As far as how NTFS's compression stacks up against other filesystem compression methods I am unsure. If you want to stick with vanilla Windows 7 without installing other filesystems I'd say NTFS is going to be your most painless bet.

  • 2
    NTFS compression isn't really all that great compared to a dedicated compression tool. First and foremost: NTFS compression is inline, which means it needs to be optimized for speed (CPU usage, latency, low RAM usage) rather than maximum compression ratio. Second is the fact that it's packing data into disk allocation units rather than a variable-sized stream. Third is that tools like 7-Zip can do solid compression to take advantage of cross-file similarity. That's not to say that it doesn't have advantages, but they do force its limitations. – afrazier Sep 12 '12 at 14:30
  • NTFS's compression uses LZ compression just as do many other compression tools. – Jamie Hanrahan Feb 16 at 20:05

If the files you're backing up are small (<50MB) and numerous, then compacting them into an archive with 'quickest' compression will improve disk speed. I've done this before for both reading and writing large media projects, benchmarking showed a 20-100% speed increase, but only for very light or nil compression.

What I'd do:

  1. Compress the drive unless you need to use it cross platform (don't rely on compatibility or standards for backups ever).
  2. Compress as a solid archive with the 'quickest' option selected (I use winrar, so your options may differ. For a speed improvement you need the lightest compression available)
  3. Put an unarchived version of the archiving software onto the disk. Make sure it's the same version you're using. You'll be happy you did this if you ever need the backup.

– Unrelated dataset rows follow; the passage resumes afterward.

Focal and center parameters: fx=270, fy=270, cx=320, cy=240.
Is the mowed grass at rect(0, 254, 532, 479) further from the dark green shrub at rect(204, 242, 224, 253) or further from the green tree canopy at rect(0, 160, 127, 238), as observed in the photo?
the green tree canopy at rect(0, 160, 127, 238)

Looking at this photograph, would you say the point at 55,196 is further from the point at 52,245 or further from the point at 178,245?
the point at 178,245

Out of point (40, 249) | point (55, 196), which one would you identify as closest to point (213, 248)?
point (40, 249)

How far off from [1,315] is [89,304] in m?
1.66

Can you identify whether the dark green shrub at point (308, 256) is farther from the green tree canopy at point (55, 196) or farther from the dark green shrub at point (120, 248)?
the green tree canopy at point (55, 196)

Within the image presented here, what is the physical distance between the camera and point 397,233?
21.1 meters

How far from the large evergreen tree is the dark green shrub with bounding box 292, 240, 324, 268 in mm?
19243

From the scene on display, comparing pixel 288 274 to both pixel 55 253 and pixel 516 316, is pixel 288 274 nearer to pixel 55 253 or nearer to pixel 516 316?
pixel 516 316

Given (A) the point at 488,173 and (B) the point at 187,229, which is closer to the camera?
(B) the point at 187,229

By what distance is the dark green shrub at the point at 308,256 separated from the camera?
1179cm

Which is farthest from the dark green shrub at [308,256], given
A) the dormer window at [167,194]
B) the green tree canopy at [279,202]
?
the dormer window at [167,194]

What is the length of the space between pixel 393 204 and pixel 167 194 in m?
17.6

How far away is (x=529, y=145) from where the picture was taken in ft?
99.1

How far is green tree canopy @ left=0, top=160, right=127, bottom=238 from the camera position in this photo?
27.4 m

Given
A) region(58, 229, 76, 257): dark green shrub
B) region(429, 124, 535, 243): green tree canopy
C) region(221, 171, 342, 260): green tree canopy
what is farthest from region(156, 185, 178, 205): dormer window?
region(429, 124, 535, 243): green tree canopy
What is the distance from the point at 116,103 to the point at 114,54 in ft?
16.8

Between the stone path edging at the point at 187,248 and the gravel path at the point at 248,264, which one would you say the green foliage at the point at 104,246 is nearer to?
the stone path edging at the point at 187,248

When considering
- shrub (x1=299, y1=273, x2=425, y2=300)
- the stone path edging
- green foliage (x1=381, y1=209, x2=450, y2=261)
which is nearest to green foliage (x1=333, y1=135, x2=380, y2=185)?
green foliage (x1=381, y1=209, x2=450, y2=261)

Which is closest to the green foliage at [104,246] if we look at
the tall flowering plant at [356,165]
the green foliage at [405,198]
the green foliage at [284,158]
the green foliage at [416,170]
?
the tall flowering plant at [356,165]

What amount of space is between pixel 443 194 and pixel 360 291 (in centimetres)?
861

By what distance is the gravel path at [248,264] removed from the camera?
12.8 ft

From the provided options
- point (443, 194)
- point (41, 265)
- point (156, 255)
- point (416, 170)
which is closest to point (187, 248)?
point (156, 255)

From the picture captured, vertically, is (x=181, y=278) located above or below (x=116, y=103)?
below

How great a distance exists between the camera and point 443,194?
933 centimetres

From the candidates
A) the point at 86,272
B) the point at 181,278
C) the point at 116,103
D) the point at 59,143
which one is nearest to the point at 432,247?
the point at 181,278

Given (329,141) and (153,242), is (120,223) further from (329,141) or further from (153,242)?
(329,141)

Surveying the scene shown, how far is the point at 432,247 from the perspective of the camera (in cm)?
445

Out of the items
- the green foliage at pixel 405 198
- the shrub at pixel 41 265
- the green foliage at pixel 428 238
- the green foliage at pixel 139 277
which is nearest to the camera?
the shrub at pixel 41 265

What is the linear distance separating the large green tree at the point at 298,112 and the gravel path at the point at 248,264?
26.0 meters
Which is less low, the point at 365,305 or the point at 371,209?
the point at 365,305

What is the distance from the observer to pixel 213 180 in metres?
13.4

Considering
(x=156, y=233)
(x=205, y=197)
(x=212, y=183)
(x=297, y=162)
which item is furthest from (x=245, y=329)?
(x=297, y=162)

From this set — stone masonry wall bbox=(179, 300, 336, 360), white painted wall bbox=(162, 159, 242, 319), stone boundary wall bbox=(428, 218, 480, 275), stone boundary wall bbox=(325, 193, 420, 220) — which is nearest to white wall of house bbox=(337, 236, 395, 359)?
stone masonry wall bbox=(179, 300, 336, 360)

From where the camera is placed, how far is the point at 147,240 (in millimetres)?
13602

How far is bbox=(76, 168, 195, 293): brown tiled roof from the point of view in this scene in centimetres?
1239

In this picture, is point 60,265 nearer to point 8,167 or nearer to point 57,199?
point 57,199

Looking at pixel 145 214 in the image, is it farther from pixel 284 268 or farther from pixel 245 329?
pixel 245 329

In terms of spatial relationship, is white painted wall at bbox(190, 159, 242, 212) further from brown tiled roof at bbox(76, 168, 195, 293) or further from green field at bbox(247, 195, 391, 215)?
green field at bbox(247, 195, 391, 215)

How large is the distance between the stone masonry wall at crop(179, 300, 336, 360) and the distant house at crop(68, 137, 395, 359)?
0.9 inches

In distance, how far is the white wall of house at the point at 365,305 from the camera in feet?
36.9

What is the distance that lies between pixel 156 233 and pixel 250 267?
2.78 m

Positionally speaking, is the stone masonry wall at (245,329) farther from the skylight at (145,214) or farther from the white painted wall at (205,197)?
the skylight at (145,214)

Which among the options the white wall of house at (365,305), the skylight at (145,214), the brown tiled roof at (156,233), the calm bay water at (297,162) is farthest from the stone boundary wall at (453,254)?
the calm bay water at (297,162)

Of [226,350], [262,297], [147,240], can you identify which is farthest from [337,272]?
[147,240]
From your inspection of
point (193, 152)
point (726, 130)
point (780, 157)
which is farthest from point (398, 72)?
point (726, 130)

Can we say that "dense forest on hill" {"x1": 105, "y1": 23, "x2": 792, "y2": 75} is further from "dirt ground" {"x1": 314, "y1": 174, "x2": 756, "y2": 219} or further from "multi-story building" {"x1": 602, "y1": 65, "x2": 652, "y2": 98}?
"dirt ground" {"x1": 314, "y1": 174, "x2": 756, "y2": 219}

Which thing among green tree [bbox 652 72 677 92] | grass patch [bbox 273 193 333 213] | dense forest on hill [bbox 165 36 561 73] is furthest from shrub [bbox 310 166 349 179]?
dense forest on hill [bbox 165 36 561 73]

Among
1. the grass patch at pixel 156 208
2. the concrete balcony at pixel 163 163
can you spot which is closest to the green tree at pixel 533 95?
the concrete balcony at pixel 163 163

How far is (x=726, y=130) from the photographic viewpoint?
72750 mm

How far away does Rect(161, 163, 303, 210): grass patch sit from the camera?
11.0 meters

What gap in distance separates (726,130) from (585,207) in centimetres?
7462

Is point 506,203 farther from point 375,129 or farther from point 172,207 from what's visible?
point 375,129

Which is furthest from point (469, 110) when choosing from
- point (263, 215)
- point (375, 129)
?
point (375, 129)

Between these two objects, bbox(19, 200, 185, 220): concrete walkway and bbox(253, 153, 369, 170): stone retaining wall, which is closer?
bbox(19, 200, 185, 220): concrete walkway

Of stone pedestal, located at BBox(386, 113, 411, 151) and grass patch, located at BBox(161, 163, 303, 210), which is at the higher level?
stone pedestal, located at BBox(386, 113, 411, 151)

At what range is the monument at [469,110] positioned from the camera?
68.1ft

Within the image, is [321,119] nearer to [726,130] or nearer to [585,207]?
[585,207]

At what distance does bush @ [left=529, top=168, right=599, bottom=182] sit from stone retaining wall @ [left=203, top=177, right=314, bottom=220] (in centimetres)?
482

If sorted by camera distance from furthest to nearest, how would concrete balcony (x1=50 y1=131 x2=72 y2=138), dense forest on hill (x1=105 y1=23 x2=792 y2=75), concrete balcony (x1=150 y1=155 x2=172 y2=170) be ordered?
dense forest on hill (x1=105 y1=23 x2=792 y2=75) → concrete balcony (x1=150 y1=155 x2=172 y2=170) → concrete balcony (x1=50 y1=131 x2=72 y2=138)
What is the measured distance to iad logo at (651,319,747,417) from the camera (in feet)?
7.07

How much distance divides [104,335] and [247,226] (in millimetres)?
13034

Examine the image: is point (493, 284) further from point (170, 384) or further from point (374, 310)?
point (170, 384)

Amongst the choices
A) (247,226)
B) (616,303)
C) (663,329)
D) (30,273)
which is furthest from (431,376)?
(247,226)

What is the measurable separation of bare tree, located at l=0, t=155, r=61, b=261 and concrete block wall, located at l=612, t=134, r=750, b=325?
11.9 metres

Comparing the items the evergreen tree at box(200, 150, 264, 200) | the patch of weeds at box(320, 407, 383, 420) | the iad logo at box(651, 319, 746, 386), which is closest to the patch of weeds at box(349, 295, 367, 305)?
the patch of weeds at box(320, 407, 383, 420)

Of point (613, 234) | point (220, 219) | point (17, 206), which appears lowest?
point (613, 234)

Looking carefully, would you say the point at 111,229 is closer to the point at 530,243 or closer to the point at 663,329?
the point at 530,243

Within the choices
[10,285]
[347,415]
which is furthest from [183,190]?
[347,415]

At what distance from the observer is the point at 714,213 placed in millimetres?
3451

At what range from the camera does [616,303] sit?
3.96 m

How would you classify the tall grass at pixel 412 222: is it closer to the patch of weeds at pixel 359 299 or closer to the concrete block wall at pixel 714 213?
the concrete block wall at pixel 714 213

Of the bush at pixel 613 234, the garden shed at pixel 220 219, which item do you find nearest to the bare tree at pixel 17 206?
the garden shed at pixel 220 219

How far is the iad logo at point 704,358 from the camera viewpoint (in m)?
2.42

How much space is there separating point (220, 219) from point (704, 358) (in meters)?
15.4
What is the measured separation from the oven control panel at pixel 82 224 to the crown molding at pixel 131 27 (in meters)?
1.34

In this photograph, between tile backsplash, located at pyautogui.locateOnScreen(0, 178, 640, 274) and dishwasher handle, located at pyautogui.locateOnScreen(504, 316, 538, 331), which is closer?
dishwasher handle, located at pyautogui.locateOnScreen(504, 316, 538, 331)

Compression level will depend on the type of file you want to backup but results will always be lower than an external compression utility (from lower to much, much lower).

Make a comparison on a few of your typical files. Right-click on any folder or file and check "Compressed". You can then right-click on a file, go to properties and it will tell you the compression achieved in %. Compare the results with 7zip and make your decision.

If you go the 7zip route, I suggest that you backup individual folders as archive files, and avoid zipping the whole drive in one big file.